Kebenaran dalam karya fiksi seringkali membawa lebih banyak makna daripada kenyataan itu sendiri. Pada dunia fiksi, penulis memiliki kebebasan untuk menyampaikan berbagai aspek kehidupan dan kebenaran yang mungkin sulit diungkapkan dalam dunia nyata. Salah satu karya sastra Indonesia yang berhasil melakukan hal ini adalah novel Tenggelamnya Kapal Van der Wijck karya Buya Hamka. Dalam novel ini, Buya Hamka tidak hanya menceritakan kisah cinta yang tragis tetapi juga memberikan kritik tajam terhadap budaya Minang yang kaku dan konservatif.
Kebenaran fiksional adalah konsep yang mengakui bahwa meskipun cerita dalam novel atau karya fiksi lainnya tidak benar-benar terjadi, mereka seringkali mencerminkan realitas sosial, psikologis, dan emosional yang dirasakan oleh individu dan masyarakat.
Dalam Tenggelamnya Kapal Van der Wijck, Buya Hamka menggunakan kisah cinta antara Zainuddin dan Hayati sebagai alat untuk mengkritik struktur sosial dan budaya Minang yang sering kali mengekang individu dalam masyarakatnya.
Kisah Zainuddin, seorang pemuda berdarah campuran Minang-Bugis, dan Hayati, seorang gadis Minang tulen, menjadi cerminan dari ketegangan antara tradisi juga modernitas. Zainuddin yang tidak sepenuhnya diterima oleh masyarakat Minang karena darah campurannya, mencintai Hayati yang terikat oleh adat dan norma-norma yang ketat.

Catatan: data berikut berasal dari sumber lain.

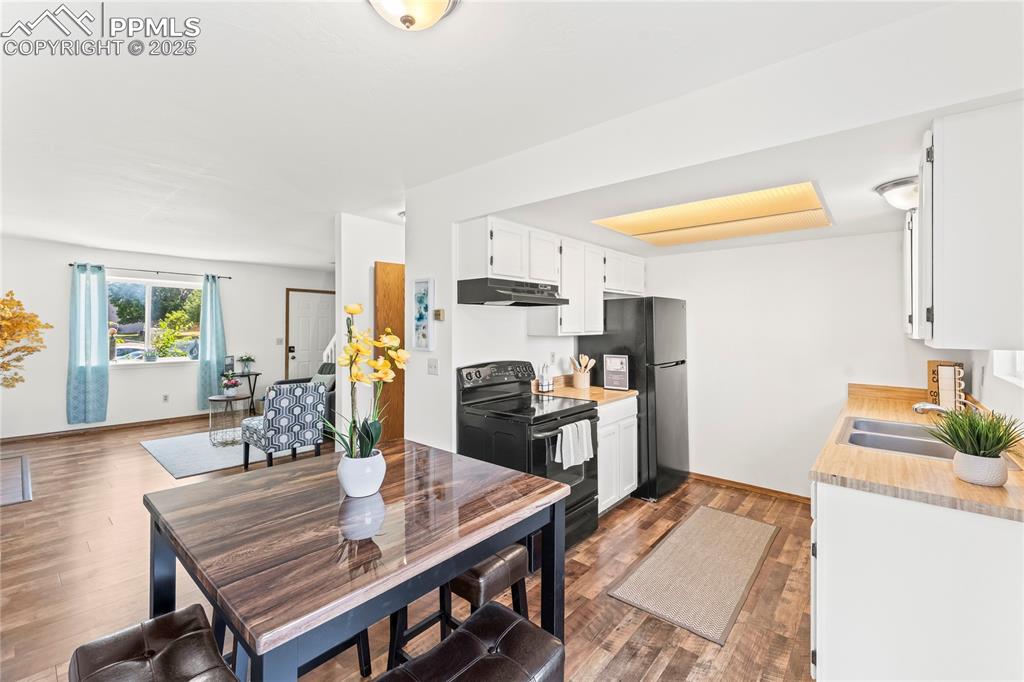 Image 9 of 25: Kitchen featuring white cabinets, light countertops, black appliances, dark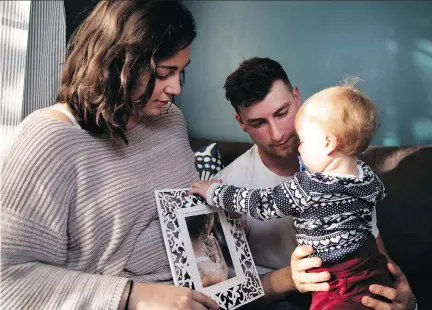  ?? ALLEN McINNIS ?? Hannah Aubut and her husband Scott with their child Cyan on Friday. Hannah holds a photo of her deceased child, Senna.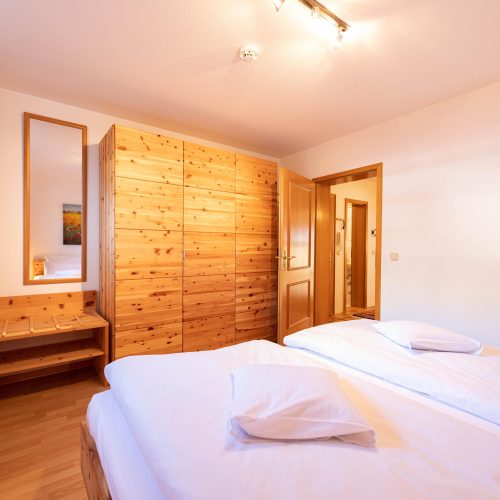 Schlafbereich mit einem Spiegel in Ferienwohnung in Garmisch-Partenkirchen
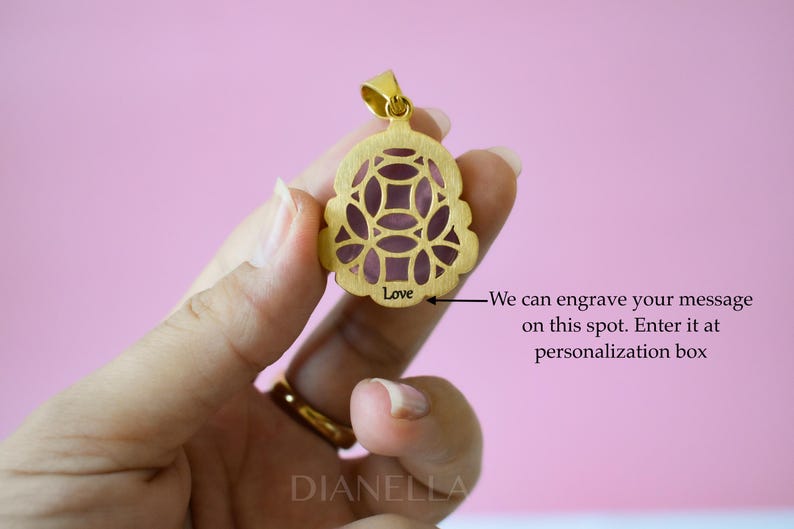 A gold pendant with a floral design is being held in a hand against a pink background.
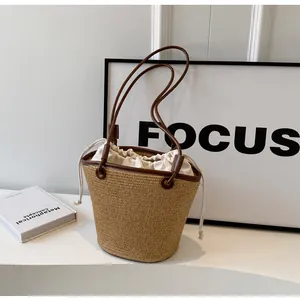Detail of woven straw bucket bag showing brown leather trim and canvas drawstring liner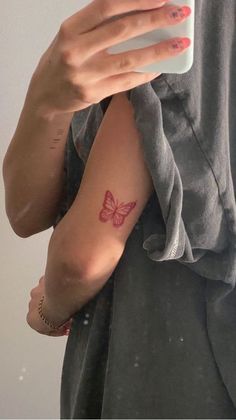 a woman with a butterfly tattoo on her arm holding a cell phone and taking a selfie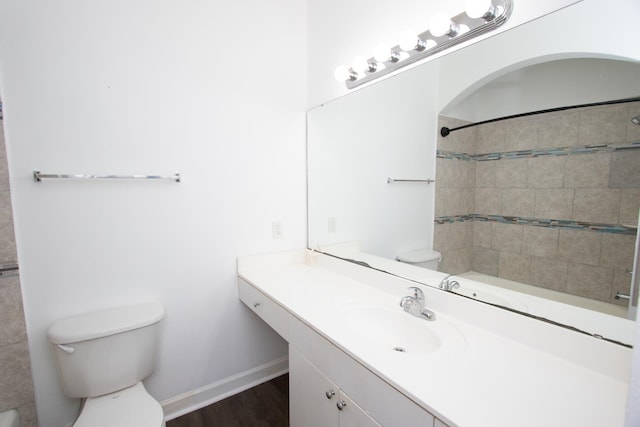 bathroom with wood-type flooring, toilet, and vanity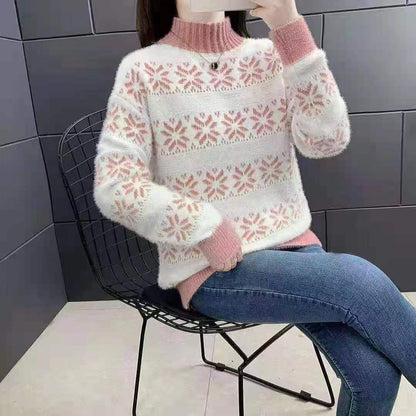Pull en tricot pour femmes avec un motif moderne de flocons de neige et col montant Chic und Stil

Ketika cinta mereka berakhir tragis, Buya Hamka menggambarkan betapa kuatnya cengkraman adat dan betapa merusaknya bagi individu yang tidak bisa memenuhi ekspektasi sosial tersebut.

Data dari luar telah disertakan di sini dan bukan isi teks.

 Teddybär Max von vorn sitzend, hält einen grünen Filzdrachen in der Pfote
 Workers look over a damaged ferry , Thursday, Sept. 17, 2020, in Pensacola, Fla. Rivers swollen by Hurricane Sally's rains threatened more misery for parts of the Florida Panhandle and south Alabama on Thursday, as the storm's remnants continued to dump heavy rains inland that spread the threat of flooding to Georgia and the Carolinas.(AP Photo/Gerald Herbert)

Buya Hamka, menunjukkan betapa adat Minang pada waktu itu bisa menjadi penghalang bagi kebahagiaan individu. Contoh konkret dari ini adalah bagaimana Hayati merasa harus menikahi Aziz, seorang pria yang lebih diterima oleh masyarakat Minang, meskipun hatinya masih milik Zainuddin. Betapa nilai-nilai tradisional sering kali mendominasi dan mengabaikan keinginan serta kebahagiaan pribadi.
Kebenaran fiksional di sini bukanlah pada fakta bahwa Hayati dan Zainuddin adalah karakter fiksi, tetapi pada kenyataan bahwa banyak orang di dunia nyata mengalami konflik serupa antara cinta dan kewajiban sosial.
Kritik Buya Hamka terhadap budaya Minang juga terlihat dalam bagaimana ia menggambarkan peran dan posisi wanita dalam masyarakat. Hayati, meskipun kuat dan berpendirian, tetap harus tunduk pada keputusan keluarganya dan norma-norma adat.
Wanita sering kali tidak memiliki suara dalam menentukan nasib mereka sendiri. Novel ini tidak hanya sebuah kisah cinta tetapi juga sebuah kritik sosial yang kuat terhadap posisi wanita dalam budaya Minang pada masa itu.
Dalam konteks yang lebih luas, Tenggelamnya Kapal Van der Wijck dapat dilihat sebagai kritik terhadap kecenderungan masyarakat yang mengutamakan status sosial dan kehormatan keluarga di atas kebahagiaan individu.